** SUPPLIED RECORDS follows **

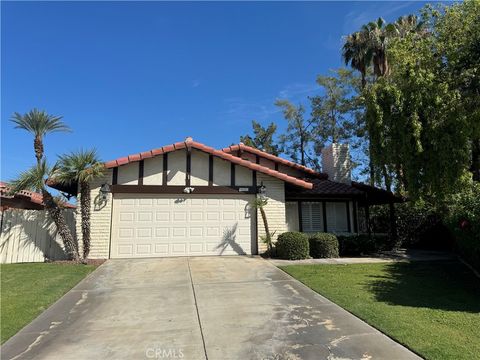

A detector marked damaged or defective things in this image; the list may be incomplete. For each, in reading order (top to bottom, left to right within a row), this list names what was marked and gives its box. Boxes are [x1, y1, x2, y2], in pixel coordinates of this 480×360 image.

driveway crack [188, 256, 208, 360]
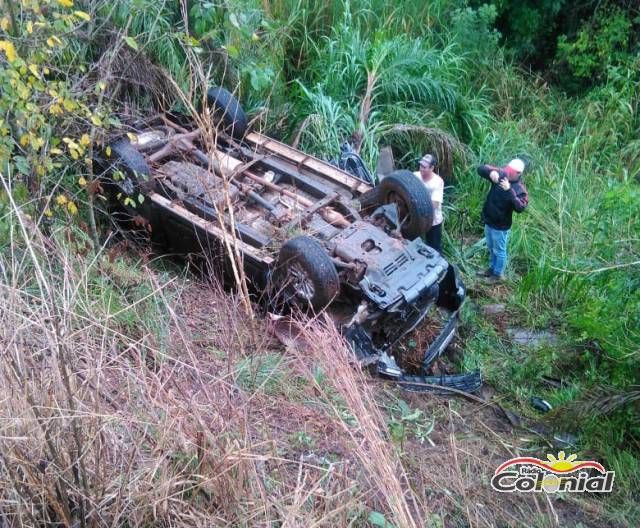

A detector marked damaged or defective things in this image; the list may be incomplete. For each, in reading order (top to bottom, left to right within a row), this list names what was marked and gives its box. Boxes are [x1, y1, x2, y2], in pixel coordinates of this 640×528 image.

overturned vehicle [99, 87, 480, 392]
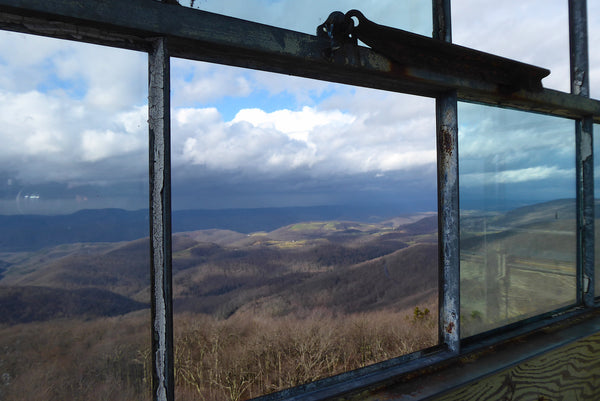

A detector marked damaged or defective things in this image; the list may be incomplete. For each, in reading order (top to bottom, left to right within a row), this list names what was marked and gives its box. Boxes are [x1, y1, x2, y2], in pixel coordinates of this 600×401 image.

corroded metal [149, 36, 175, 400]
corroded metal [568, 0, 592, 306]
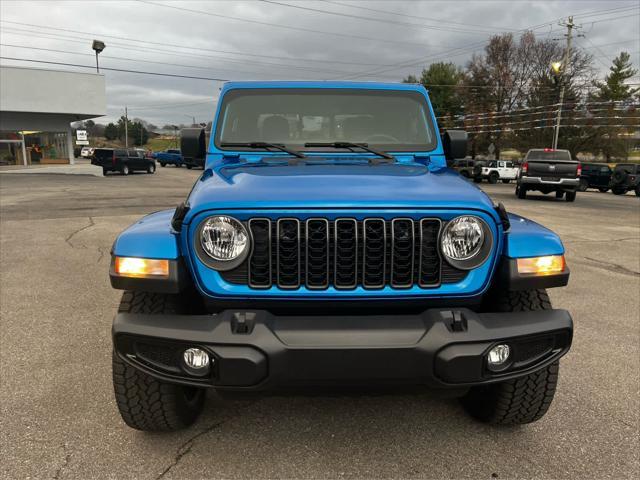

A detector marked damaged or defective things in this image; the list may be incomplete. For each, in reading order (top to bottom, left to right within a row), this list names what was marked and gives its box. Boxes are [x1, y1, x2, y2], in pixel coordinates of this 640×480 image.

pavement crack [64, 217, 95, 249]
pavement crack [580, 256, 640, 276]
pavement crack [52, 442, 71, 480]
pavement crack [154, 420, 225, 480]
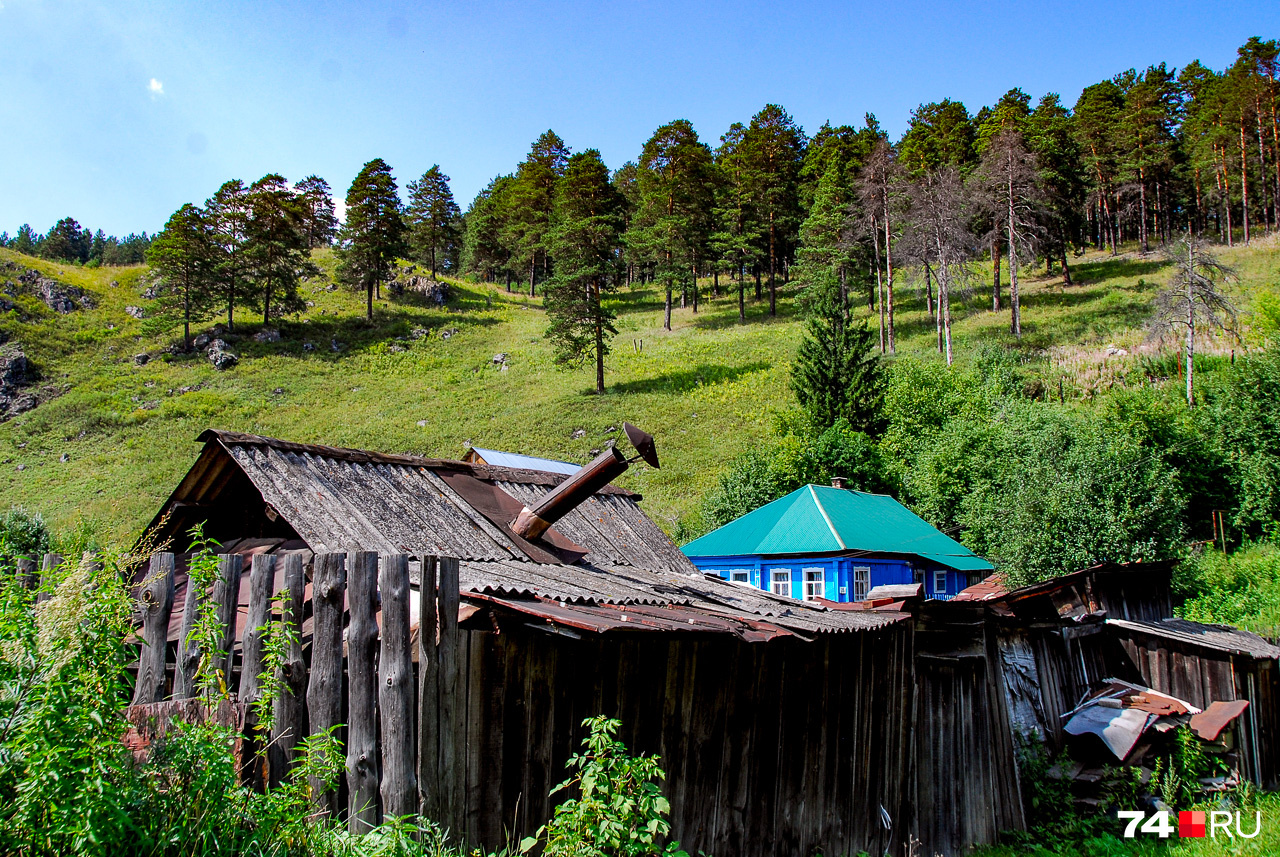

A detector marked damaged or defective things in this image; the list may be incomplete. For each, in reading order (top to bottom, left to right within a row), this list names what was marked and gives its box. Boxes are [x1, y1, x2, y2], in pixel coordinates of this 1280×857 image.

rusty metal roof sheet [1105, 621, 1280, 660]
broken roof sheet [1105, 621, 1280, 660]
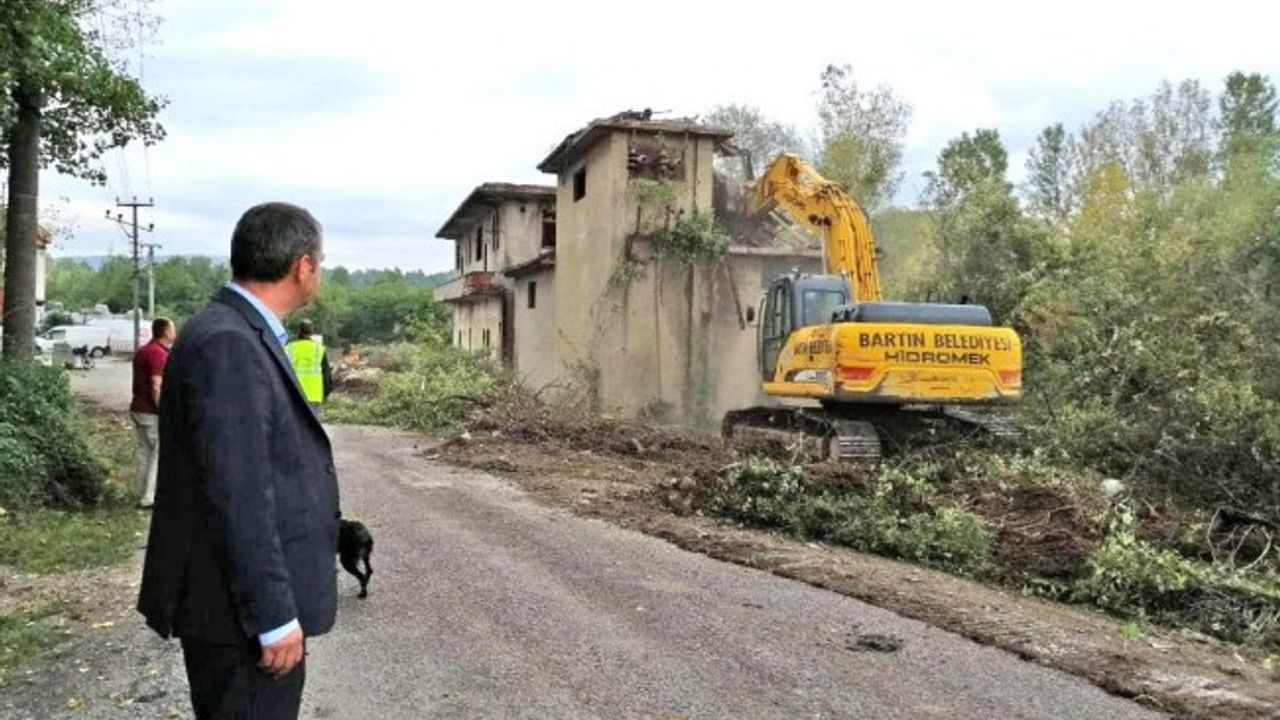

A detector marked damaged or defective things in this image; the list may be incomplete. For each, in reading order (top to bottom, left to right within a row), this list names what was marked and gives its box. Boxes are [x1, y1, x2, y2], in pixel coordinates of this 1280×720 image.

broken roof [536, 111, 728, 176]
broken roof [436, 183, 556, 242]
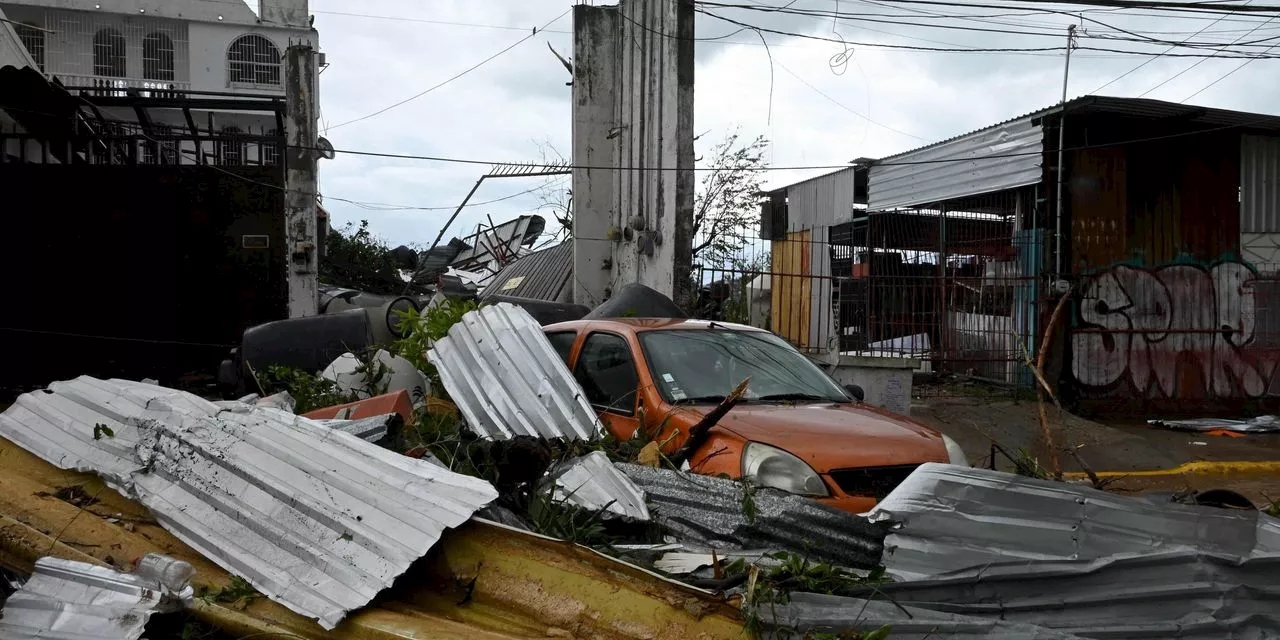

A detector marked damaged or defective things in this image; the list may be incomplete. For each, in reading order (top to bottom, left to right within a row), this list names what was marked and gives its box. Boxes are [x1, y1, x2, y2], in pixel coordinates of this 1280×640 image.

rusted metal panel [865, 117, 1044, 209]
rusted metal panel [1239, 135, 1280, 235]
crumpled metal roofing [427, 302, 601, 442]
rusted metal panel [427, 302, 601, 442]
crumpled metal roofing [0, 555, 189, 640]
crumpled metal roofing [0, 373, 496, 629]
rusted metal panel [0, 376, 496, 632]
rusted metal panel [0, 435, 747, 640]
crumpled metal roofing [545, 450, 655, 519]
crumpled metal roofing [614, 463, 885, 568]
crumpled metal roofing [762, 550, 1280, 640]
crumpled metal roofing [865, 465, 1280, 581]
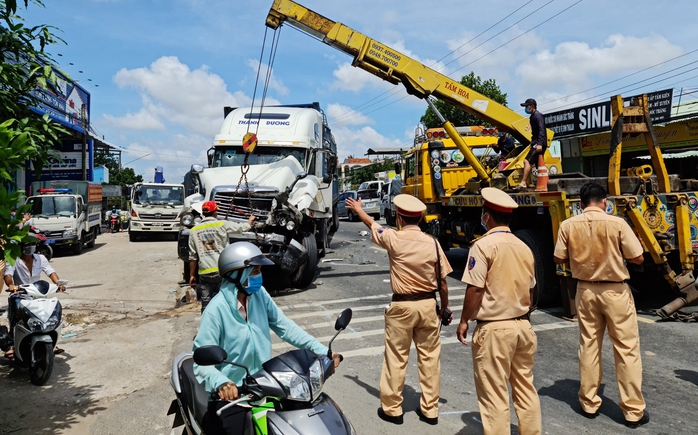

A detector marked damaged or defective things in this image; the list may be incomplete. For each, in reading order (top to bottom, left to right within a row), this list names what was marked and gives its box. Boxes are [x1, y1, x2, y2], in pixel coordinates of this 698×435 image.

damaged truck front [178, 103, 338, 290]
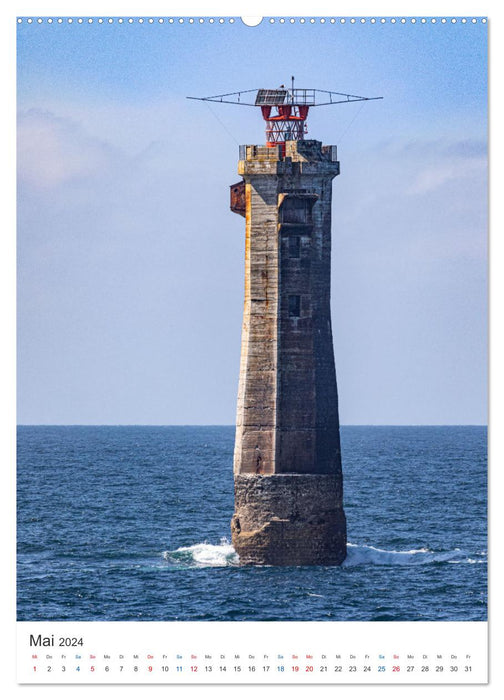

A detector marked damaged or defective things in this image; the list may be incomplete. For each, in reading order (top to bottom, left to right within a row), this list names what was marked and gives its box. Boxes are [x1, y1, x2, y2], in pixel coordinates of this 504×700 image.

rusty metal hatch [230, 178, 246, 216]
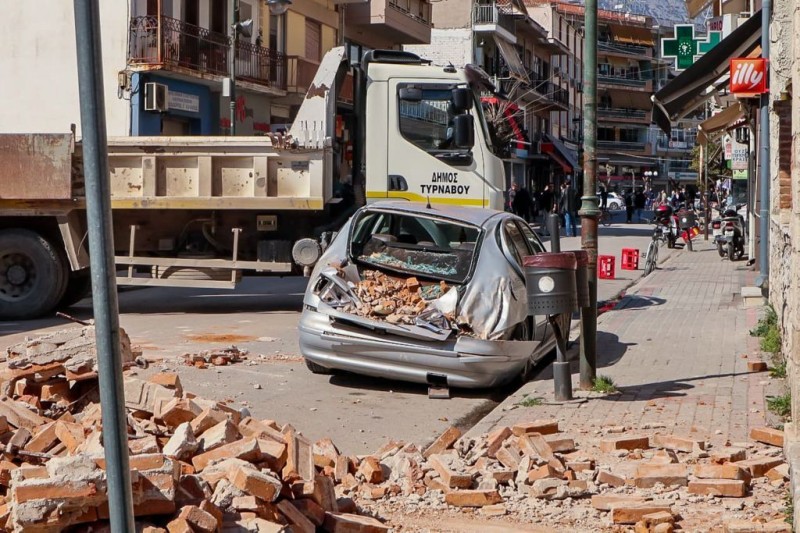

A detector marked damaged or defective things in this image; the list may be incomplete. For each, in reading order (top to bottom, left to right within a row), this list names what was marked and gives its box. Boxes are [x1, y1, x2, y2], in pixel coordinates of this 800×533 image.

broken windshield [346, 209, 478, 284]
crushed car roof [364, 198, 506, 225]
damaged silver car [300, 202, 568, 388]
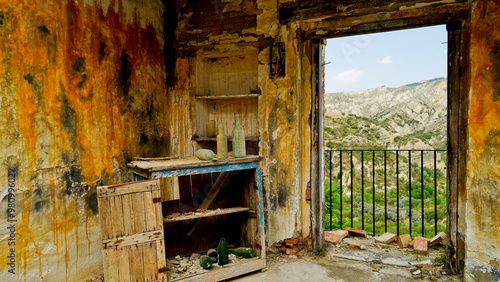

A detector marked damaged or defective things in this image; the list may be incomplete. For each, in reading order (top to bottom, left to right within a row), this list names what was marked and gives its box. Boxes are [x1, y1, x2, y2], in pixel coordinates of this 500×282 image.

rust-stained wall [0, 0, 168, 280]
rust-stained wall [462, 0, 500, 280]
broken brick [324, 229, 348, 245]
broken brick [412, 237, 428, 254]
broken brick [430, 231, 446, 247]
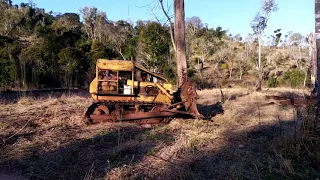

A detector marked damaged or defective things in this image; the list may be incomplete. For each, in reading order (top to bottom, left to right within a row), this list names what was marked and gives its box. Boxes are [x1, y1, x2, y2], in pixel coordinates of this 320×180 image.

rusty bulldozer [84, 59, 204, 125]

** End of SUPPLIED RECORDS **

▶ YOUR INSTRUCTIONS:
Go through the listing above and quote it exactly, apart from its images.

▶ WRITTEN SOLUTION:
A detector marked damaged or defective things in this image; the list may be incomplete. For each, in reading order (top to bottom, left to right within a row), this list names what was marked and gives its box. Boxes are [x1, y1, x2, y2], in pixel coordinates of this 480×360 image.

driveway crack [188, 256, 208, 360]

A detector marked damaged or defective things in this image; the list may be incomplete. For each, in reading order (top to bottom, left to right within a row), this list names what was marked and gives its box. Boxes are [x1, y1, x2, y2], in pixel coordinates of this 640×528 image.

overturned vehicle [99, 87, 480, 392]

A detector marked damaged or defective things in this image; the list may be incomplete. For each, in reading order (top to bottom, left to right within a row), this list names what was marked and gives its box. Boxes are [x1, y1, x2, y2], in pixel coordinates of this 600×401 image.

corroded metal [149, 36, 175, 400]
corroded metal [568, 0, 592, 306]

A detector marked damaged or defective things in this image; the list may be incomplete. For each, in reading order (top to bottom, left to right within a row), this list names what was marked and gives its box. Boxes are [x1, y1, x2, y2], in pixel coordinates of this 640×480 image.

pavement crack [64, 217, 95, 249]
pavement crack [580, 256, 640, 276]
pavement crack [52, 442, 71, 480]
pavement crack [154, 420, 225, 480]

A detector marked damaged or defective things in this image; the list may be incomplete. For each, in reading order (top to bottom, left to right within a row), this list names what was marked and gives its box. Boxes are [x1, y1, x2, y2], in pixel coordinates of this 1280×857 image.

rusty metal roof sheet [1105, 621, 1280, 660]
broken roof sheet [1105, 621, 1280, 660]

A detector marked damaged or defective things in this image; the list may be incomplete. For each, in reading order (top to bottom, left to right within a row), this list names what was marked and gives its box. Boxes are [x1, y1, x2, y2], in pixel coordinates of this 1280×720 image.

broken roof [536, 111, 728, 176]
broken roof [436, 183, 556, 242]

A detector marked damaged or defective things in this image; the list may be incomplete. For each, in reading order (top to bottom, left to right within a row), this list names what was marked and gives its box. Boxes are [x1, y1, x2, y2], in pixel coordinates of this 1280×640 image.

rusted metal panel [865, 117, 1044, 209]
rusted metal panel [1239, 135, 1280, 235]
crumpled metal roofing [427, 302, 601, 442]
rusted metal panel [427, 302, 601, 442]
crumpled metal roofing [0, 555, 189, 640]
crumpled metal roofing [0, 373, 496, 629]
rusted metal panel [0, 376, 496, 632]
rusted metal panel [0, 435, 747, 640]
crumpled metal roofing [545, 450, 655, 519]
crumpled metal roofing [614, 463, 885, 568]
crumpled metal roofing [762, 550, 1280, 640]
crumpled metal roofing [865, 465, 1280, 581]

A detector marked damaged or defective things in this image; the list may be incomplete. For each, in reading order (top to bottom, left to right within a row), this list names what was marked and gives its box. Boxes are [x1, y1, x2, y2], in pixel coordinates of this 698×435 image.

damaged truck front [178, 103, 338, 290]

A detector marked damaged or defective things in this image; the list may be incomplete. For each, in reading order (top to bottom, left to right within a row), this list names what was marked and gives its box. Boxes are [x1, y1, x2, y2], in pixel coordinates of this 504×700 image.

rusty metal hatch [230, 178, 246, 216]

A detector marked damaged or defective things in this image; the list may be incomplete. For each, in reading order (top to bottom, left to right within a row), this list names what was marked and gives its box. Boxes are [x1, y1, x2, y2], in pixel coordinates of this 800×533 image.

broken windshield [346, 209, 478, 284]
crushed car roof [364, 198, 506, 225]
damaged silver car [300, 202, 568, 388]

A detector marked damaged or defective things in this image; the list may be incomplete. For each, in reading order (top to bottom, left to right within a row), this list names what was marked and gives its box. Boxes are [x1, y1, x2, y2], in pixel coordinates of this 500×282 image.

rust-stained wall [0, 0, 168, 280]
rust-stained wall [462, 0, 500, 280]
broken brick [324, 229, 348, 245]
broken brick [412, 237, 428, 254]
broken brick [430, 231, 446, 247]

A detector marked damaged or defective things in this image; the list may be incomplete. For each, in reading order (top to bottom, left to right within a row), this list names what was marked and gives its box. Boxes are [x1, y1, x2, y2], in pixel coordinates of this 320×180 image.

rusty bulldozer [84, 59, 204, 125]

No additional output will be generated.